Exercise brief
Replace "millimetres" with "mm" throughout the listing below and change nothing else. Leave out the pictures.

Spatial relationship listing
-- BEGIN --

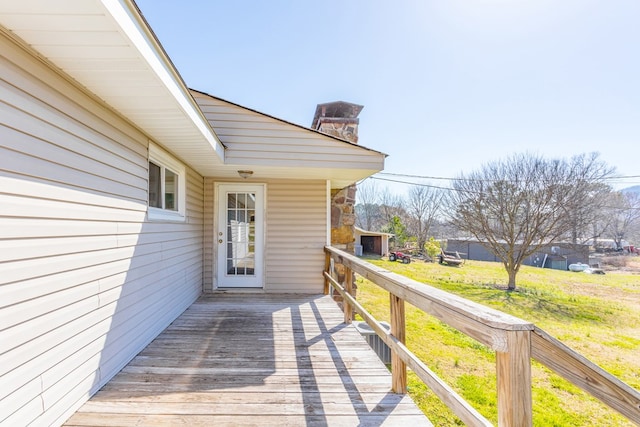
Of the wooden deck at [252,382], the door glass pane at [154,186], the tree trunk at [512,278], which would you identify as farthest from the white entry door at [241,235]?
the tree trunk at [512,278]

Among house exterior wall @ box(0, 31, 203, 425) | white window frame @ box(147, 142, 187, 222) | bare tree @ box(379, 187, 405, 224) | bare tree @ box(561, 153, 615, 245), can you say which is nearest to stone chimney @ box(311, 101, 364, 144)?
white window frame @ box(147, 142, 187, 222)

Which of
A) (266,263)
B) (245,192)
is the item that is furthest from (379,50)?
(266,263)

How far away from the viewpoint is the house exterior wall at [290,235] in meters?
5.15

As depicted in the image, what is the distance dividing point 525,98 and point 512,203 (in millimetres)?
5179

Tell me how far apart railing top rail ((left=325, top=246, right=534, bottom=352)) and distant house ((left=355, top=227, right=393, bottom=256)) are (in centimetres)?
1944

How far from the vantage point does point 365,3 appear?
5.82 metres

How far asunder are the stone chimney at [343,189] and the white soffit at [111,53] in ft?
12.7

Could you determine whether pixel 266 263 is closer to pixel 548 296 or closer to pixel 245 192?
pixel 245 192

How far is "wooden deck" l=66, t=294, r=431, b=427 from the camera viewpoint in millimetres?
1897

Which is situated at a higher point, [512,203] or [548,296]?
[512,203]

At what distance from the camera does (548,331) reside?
25.5 feet

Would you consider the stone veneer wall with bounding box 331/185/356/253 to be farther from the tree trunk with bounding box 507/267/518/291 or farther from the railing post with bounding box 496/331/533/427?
the tree trunk with bounding box 507/267/518/291

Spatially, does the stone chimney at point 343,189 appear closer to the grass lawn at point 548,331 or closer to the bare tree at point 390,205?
the grass lawn at point 548,331

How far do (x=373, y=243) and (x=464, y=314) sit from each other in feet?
70.7
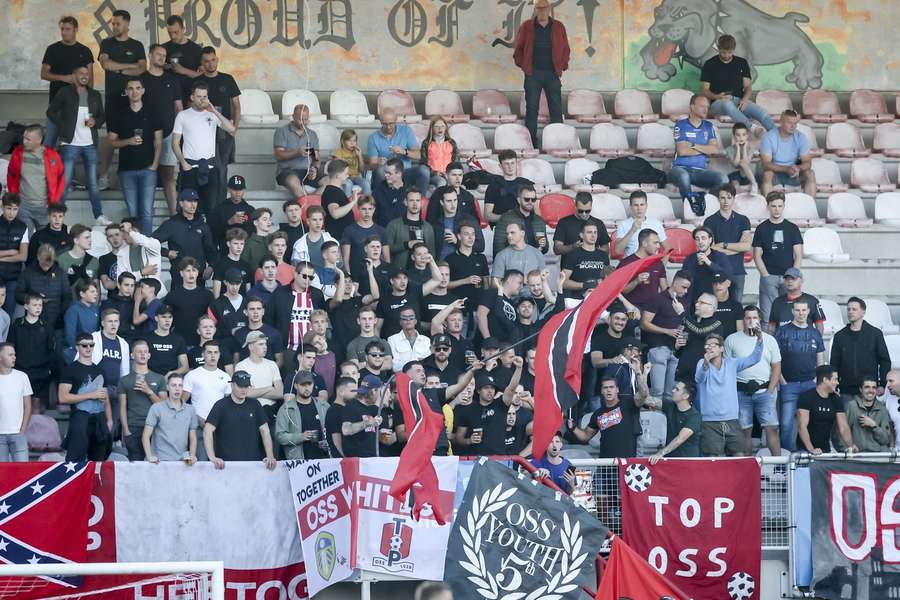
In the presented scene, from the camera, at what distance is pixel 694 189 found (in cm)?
2025

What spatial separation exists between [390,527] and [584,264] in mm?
4396

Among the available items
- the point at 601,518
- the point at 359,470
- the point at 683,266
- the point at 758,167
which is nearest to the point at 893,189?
the point at 758,167

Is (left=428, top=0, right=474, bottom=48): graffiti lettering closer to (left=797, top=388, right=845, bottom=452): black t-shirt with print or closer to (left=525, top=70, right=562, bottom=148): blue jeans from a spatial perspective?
(left=525, top=70, right=562, bottom=148): blue jeans

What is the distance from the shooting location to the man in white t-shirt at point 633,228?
1820 centimetres

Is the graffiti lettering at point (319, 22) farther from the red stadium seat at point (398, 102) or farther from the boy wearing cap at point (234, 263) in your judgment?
the boy wearing cap at point (234, 263)

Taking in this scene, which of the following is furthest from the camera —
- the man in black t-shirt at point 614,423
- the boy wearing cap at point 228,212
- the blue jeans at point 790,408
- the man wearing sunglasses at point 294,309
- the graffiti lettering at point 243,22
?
the graffiti lettering at point 243,22

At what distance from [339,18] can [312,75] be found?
2.81 feet

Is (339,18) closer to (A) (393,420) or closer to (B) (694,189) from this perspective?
(B) (694,189)

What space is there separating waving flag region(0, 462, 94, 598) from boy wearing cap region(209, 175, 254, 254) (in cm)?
399

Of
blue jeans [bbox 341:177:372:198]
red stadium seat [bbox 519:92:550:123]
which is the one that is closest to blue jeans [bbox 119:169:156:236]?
blue jeans [bbox 341:177:372:198]

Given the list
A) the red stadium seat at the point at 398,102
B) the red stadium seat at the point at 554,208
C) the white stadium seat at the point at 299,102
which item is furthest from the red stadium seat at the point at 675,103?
the white stadium seat at the point at 299,102

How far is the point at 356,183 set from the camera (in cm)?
1869

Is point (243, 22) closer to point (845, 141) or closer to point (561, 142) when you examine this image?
point (561, 142)

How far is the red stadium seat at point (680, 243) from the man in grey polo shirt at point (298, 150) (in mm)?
4009
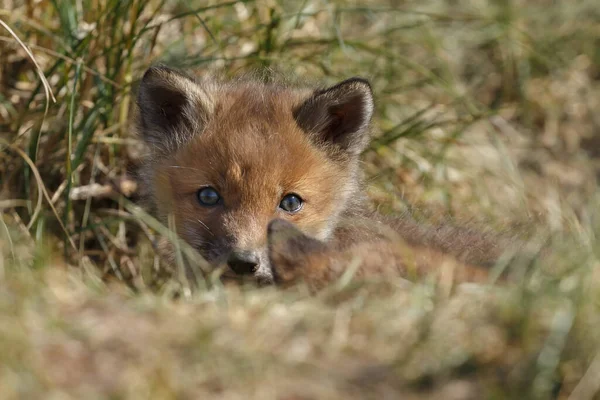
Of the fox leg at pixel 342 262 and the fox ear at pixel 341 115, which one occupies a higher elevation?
the fox ear at pixel 341 115

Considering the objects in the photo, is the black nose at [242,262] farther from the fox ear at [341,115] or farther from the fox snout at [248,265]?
the fox ear at [341,115]

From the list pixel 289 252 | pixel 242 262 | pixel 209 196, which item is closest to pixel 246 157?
pixel 209 196

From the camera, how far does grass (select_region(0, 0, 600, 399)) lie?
227 cm

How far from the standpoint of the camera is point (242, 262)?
3.66 m

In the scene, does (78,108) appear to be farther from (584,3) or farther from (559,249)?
(584,3)

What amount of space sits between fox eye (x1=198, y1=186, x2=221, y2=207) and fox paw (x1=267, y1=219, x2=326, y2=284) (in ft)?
3.18

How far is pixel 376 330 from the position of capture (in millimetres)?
2498

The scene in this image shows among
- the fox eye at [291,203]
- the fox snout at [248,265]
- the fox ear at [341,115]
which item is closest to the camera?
the fox snout at [248,265]

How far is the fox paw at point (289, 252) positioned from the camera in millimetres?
2998

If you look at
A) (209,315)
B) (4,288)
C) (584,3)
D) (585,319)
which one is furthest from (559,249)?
(584,3)

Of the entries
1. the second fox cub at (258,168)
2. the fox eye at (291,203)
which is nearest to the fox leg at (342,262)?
the second fox cub at (258,168)

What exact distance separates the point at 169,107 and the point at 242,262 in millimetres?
1327

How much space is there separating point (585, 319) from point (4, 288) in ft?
6.04

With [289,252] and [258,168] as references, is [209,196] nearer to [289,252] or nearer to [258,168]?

-- END --

Exercise result
Of the wooden deck at [252,382], the door glass pane at [154,186], the tree trunk at [512,278], which would you identify as farthest from the white entry door at [241,235]?
the tree trunk at [512,278]

Among house exterior wall @ box(0, 31, 203, 425) | white window frame @ box(147, 142, 187, 222) | bare tree @ box(379, 187, 405, 224) | bare tree @ box(561, 153, 615, 245), can you say which is nearest to stone chimney @ box(311, 101, 364, 144)?
white window frame @ box(147, 142, 187, 222)

Which of
A) (266,263)
B) (245,192)
is the item that is furthest from (379,50)?
(266,263)

How far away from the viewpoint is the house exterior wall at [290,235] in meters?
5.15

As depicted in the image, what is the distance dividing point 525,98 and point 512,203 (in mm)?
5179

Tell me how far apart railing top rail ((left=325, top=246, right=534, bottom=352)) and distant house ((left=355, top=227, right=393, bottom=256)) are (in centimetres)?
1944

How far from the vantage point does point 365,3 appear?
5.82 metres

How far asunder are the stone chimney at [343,189] and the white soffit at [111,53] in ft?
12.7

Could you determine whether pixel 266 263 is closer to pixel 548 296 or closer to pixel 245 192?
pixel 245 192

How far is "wooden deck" l=66, t=294, r=431, b=427 from the camera viewpoint in mm?
1897

Which is situated at a higher point, [512,203] or [548,296]?
[512,203]

At what distance from the camera does (548,331) reside?
25.5 feet

Would you consider the stone veneer wall with bounding box 331/185/356/253 to be farther from the tree trunk with bounding box 507/267/518/291 or farther from the railing post with bounding box 496/331/533/427?
the tree trunk with bounding box 507/267/518/291

Spatially, does the stone chimney at point 343,189 appear closer to the grass lawn at point 548,331 or closer to the bare tree at point 390,205?
the grass lawn at point 548,331

How far do (x=373, y=243) and (x=464, y=314) sit from each other in feet?
70.7
In the presented scene, from the camera, at what distance is pixel 694 189 found (in cm)?
2025

What spatial separation exists between [390,527] and [584,264] in mm?
4396

Among the available items
- the point at 601,518
- the point at 359,470
- the point at 683,266
- the point at 758,167
which is nearest to the point at 893,189?
the point at 758,167

Is (left=428, top=0, right=474, bottom=48): graffiti lettering closer to (left=797, top=388, right=845, bottom=452): black t-shirt with print or closer to (left=525, top=70, right=562, bottom=148): blue jeans from a spatial perspective?
(left=525, top=70, right=562, bottom=148): blue jeans

What is the distance from the shooting location to the man in white t-shirt at point 633,228?
1820 centimetres

Is the graffiti lettering at point (319, 22) farther from the red stadium seat at point (398, 102) or farther from the boy wearing cap at point (234, 263) in your judgment?
the boy wearing cap at point (234, 263)

Taking in this scene, which of the following is furthest from the camera —
- the man in black t-shirt at point 614,423
- the boy wearing cap at point 228,212
- the blue jeans at point 790,408
- the man wearing sunglasses at point 294,309
- the graffiti lettering at point 243,22
?
the graffiti lettering at point 243,22

At what distance from [339,18] can [312,75] be found?
2.81 feet

Is (339,18) closer to (A) (393,420) or closer to (B) (694,189) from this perspective?
(B) (694,189)

What space is there separating waving flag region(0, 462, 94, 598) from boy wearing cap region(209, 175, 254, 254) (in cm)?
399

Of
blue jeans [bbox 341:177:372:198]
red stadium seat [bbox 519:92:550:123]
which is the one that is closest to blue jeans [bbox 119:169:156:236]?
blue jeans [bbox 341:177:372:198]

Given the list
A) the red stadium seat at the point at 398,102
B) the red stadium seat at the point at 554,208
C) the white stadium seat at the point at 299,102
which item is furthest from the red stadium seat at the point at 675,103?
the white stadium seat at the point at 299,102

How far is the point at 356,183 set from the camera (in cm)?
1869

Is point (243, 22) closer to point (845, 141) or closer to point (561, 142) when you examine this image?
point (561, 142)

How far is the red stadium seat at point (680, 243) from the man in grey polo shirt at point (298, 150) (in mm)?
4009
Of the fox leg at pixel 342 262 and the fox ear at pixel 341 115, which one occupies a higher elevation?
the fox ear at pixel 341 115

Considering the objects in the photo, is the black nose at [242,262] farther from the fox ear at [341,115] or farther from the fox snout at [248,265]?
the fox ear at [341,115]

From the list pixel 289 252 | pixel 242 262 | pixel 209 196, which item is closest to pixel 246 157?
pixel 209 196

From the camera, how far does grass (select_region(0, 0, 600, 399)) lie?
227 cm

How far from the standpoint of the camera is point (242, 262)?
3.66 m

In the scene, does (78,108) appear to be farther from (584,3) or farther from (559,249)?
(584,3)

What amount of space sits between fox eye (x1=198, y1=186, x2=221, y2=207) and fox paw (x1=267, y1=219, x2=326, y2=284) (in ft)?
3.18

How far is pixel 376 330 from the position of capture (in mm)?
2498

The scene in this image shows among
- the fox eye at [291,203]
- the fox snout at [248,265]
- the fox ear at [341,115]
which item is closest to the camera?
the fox snout at [248,265]

How far is the fox paw at point (289, 252) positioned from the camera in mm?
2998

If you look at
A) (209,315)
B) (4,288)
C) (584,3)
D) (585,319)
which one is furthest from (559,249)?
(584,3)

Of the entries
1. the second fox cub at (258,168)
2. the fox eye at (291,203)
which is nearest to the fox leg at (342,262)?
the second fox cub at (258,168)

What exact distance separates the point at 169,107 and the point at 242,262 in mm?
1327

How much space is there separating point (585, 319) from point (4, 288) in ft?
6.04

With [289,252] and [258,168] as references, is [209,196] nearer to [289,252] or nearer to [258,168]?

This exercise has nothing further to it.